Belinda V-B.: And is that’s something that you, first of all, understand what you’re really selling. And that’s never features and benefits. I can’t stress that enough, it’s never, you know, we have this so it’s great service. God, I wish I had a dollar for every time someone said we did.

Kevin Turner: Hmm.

Belinda V-B.: It was great service. It’s what you really … And all of that comes back to an emotional response that is fulfilling on your clients wants or needs.

Kevin Turner: So, this has got to be something that you live and breath and … Can you actually put it into words? Is it a standard that you live by?

Belinda V-B.: Well, I look for them everywhere, if you think about the brands that you love the most, or the people that you really resonate with that work for those brands it’s that, you know, are they motherly? Are they, you know … Do they, almost like a wizard do they transform things? And it’s that feeling that you get. I guess sometimes it is a little hard to explain because what were really trying to get … All the brands that we work with, or the people that we work with to understand is it’s what’s the emotional response you want your customers to have when they think of you, or when they’re dealing with you.

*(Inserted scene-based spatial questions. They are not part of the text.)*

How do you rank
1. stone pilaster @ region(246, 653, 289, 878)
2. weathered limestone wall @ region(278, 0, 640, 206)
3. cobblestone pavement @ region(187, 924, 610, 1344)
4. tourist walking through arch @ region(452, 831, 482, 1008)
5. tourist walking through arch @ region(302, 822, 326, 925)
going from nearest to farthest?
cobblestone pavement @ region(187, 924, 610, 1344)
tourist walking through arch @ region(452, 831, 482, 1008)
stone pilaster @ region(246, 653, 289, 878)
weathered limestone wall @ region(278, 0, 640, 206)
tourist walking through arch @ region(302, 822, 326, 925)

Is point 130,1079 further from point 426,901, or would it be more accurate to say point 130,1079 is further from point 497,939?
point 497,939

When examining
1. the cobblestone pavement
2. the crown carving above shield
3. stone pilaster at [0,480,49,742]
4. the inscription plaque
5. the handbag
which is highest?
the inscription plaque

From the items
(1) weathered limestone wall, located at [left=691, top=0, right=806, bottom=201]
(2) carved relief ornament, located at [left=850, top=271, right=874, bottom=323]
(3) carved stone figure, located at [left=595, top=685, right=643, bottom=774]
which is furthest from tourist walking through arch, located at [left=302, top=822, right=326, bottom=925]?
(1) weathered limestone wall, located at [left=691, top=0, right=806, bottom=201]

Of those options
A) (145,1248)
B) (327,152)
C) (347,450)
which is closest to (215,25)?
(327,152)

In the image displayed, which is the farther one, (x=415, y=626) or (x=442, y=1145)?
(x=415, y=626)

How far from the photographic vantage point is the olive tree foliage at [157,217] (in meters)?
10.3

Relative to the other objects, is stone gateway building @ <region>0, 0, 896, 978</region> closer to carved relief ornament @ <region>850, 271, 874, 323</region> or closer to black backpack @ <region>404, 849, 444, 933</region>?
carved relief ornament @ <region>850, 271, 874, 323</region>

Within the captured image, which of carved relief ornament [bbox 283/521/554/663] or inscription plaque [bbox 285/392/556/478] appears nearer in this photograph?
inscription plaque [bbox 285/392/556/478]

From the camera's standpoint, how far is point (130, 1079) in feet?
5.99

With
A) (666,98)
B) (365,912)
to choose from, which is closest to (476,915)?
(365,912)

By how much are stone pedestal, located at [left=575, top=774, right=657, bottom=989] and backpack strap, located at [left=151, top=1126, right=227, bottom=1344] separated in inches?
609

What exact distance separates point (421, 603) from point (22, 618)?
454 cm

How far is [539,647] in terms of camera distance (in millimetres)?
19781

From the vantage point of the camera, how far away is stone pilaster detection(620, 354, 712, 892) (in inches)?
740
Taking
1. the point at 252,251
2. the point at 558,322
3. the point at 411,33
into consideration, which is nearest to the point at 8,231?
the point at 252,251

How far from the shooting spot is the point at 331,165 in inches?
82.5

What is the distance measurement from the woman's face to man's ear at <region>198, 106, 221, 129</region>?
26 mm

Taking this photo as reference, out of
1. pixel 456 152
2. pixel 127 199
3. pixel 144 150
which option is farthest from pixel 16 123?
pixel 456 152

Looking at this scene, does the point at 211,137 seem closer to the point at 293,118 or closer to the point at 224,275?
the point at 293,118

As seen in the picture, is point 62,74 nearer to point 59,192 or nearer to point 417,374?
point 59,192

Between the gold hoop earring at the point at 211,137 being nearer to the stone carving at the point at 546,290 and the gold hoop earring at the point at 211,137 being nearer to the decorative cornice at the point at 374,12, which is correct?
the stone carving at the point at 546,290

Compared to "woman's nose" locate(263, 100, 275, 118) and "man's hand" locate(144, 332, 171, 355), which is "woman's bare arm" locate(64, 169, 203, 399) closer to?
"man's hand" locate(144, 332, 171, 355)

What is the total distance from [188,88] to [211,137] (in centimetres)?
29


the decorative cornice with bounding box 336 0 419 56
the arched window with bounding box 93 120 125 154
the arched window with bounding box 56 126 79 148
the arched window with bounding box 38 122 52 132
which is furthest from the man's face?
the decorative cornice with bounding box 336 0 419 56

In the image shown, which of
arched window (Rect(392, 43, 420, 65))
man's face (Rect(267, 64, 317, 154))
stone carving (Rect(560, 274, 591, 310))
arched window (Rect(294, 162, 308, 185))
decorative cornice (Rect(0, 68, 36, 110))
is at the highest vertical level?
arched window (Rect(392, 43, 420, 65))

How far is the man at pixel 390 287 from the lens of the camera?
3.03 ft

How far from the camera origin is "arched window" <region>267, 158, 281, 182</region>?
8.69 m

Kevin Turner: Is it the look and feel of a logo/ is it a positioning statement? What is it?

Belinda V-B.: It’s … And it’s never … When I say brand I’m not talking about a logo. I’m talking everything. So, your brand is really your identifier. So really, Kevin, it’s everything. It’s the way you answer the phone, it’s messaging that you have on your marketing collateral, on your website. It’s every little thing. I have this phrase that I use as my take which is, it’s the death by a thousand cuts. It’s the 100 things that you do that support the who you are and what you stand for in the business as if you were a person. So we actually think about a brand, it’s like the brand or the person walk through the door now what would they be like? And that’s part of what we do now in our workshop and it’s quite fun. It humanizes it. So, people relate because we’re used to dealing with humans that we talk to.

Kevin Turner: Fascinating concept. And you’ll learn a lot more about that on the #RealReach course that Belinda has put together. Brand archetypes, it’s there for you now. #RealReach is the online training platform for real estate principles, or people who wants to get into the industry and own their own office.

Kevin Turner: Belinda thank you very much, and thank you especially for your contribution to #RealReach as well. It’s been a pleasure having you in the show.

Belinda V-B.: No worries, thanks Kevin.